第8話
しばし睨み合った後で、ハリィメルははっと我に返った。
(いけない。こんなことしている暇はないのに)
ハリィメルは力を込めて包みをロージスに押しつけると、視線を落として視界からロージスを追い出した。
「おい」
「……」
呼ばれても顔は上げず、心の中でひたすら「早く立ち去れ」と念じる。
「お前……どこまで可愛げがないんだよ」
苛立って呟かれた台詞にぴくりとペンを持つ手が震えた。が、ノートにちょっと歪んだ文字を残しただけで、何事もなく続きを書き込んでいく。
しばらくの間、じっとり睨まれている視線を感じたが、やがて諦めたのかロージスは席を立って図書室から出ていった。包みも持っていってくれたので、ハリィメルはほっと息を吐いて体の力を抜いた。
(あんな公爵令息のお遊びなんかに邪魔されてたまるもんか)
入学した日、麗しい公爵令息が同じクラスになって、女子達が色めき立っていた。
『素敵ね』
『話しかけてみたら?』
『会話のきっかけがないかしら?』
初めて顔を合わせた女の子同士でも、かっこいい男の子の話題でなかよく盛り上がっていた。
ハリィメルも二、三度話しかけられたが、その時のハリィメルはそれどころじゃなくて、まともな返事ができなかった。周りを見る余裕なんかなかったから。
だから、ハリィメルが初めてロージスを認識したのは、入学してすぐのテスト結果が張り出された時だった。
『お前がレミントンか』
自分の上に他の人間の名前があるのが信じられないという表情の後で、彼はハリィメルを睨んだのだ。
誰からも好かれて、愛されて、地味なガリ勉女をからかう余裕もあって、なんでも持っている人間だ。

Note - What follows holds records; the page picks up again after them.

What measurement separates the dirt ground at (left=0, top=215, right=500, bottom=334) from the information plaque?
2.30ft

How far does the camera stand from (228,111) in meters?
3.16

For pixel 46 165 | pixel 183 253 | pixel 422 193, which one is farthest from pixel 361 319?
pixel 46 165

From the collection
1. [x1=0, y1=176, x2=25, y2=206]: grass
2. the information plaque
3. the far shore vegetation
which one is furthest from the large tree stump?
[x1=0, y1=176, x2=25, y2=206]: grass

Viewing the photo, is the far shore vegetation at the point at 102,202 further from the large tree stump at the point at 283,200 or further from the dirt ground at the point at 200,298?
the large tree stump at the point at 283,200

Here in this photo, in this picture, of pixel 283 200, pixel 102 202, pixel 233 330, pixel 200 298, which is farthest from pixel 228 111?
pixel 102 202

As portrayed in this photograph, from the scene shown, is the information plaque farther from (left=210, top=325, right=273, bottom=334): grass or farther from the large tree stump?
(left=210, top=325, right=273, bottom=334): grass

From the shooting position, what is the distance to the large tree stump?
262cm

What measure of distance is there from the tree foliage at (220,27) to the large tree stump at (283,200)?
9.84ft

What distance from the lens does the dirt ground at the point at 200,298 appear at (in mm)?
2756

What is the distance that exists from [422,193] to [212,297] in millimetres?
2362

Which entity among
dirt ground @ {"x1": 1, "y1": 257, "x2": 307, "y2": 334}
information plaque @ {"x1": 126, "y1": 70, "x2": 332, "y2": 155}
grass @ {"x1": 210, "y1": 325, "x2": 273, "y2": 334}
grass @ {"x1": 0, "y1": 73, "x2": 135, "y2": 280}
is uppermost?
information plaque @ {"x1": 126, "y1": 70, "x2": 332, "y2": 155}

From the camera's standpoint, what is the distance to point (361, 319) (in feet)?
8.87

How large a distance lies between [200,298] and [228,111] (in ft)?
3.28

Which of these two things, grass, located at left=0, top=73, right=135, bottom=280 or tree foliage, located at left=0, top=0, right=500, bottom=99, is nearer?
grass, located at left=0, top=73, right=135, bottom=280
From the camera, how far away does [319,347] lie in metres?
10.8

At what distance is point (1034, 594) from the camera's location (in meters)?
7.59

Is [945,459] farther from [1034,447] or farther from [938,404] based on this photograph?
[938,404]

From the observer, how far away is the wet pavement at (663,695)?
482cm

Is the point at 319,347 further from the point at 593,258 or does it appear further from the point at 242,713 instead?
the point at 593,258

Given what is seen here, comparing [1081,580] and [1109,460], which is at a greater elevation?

一つくらい、テストの順位くらい、ハリィメルが勝ったっていいじゃないか。
ハリィメルには、一位をとり続けるしか道はないのだから。
(まあ、相当腹を立てているだろうし、そろそろ近寄ってこなくなるよね。きっと)
ハリィメルは勉強に集中するために頭を振ってロージスの存在を追い払った。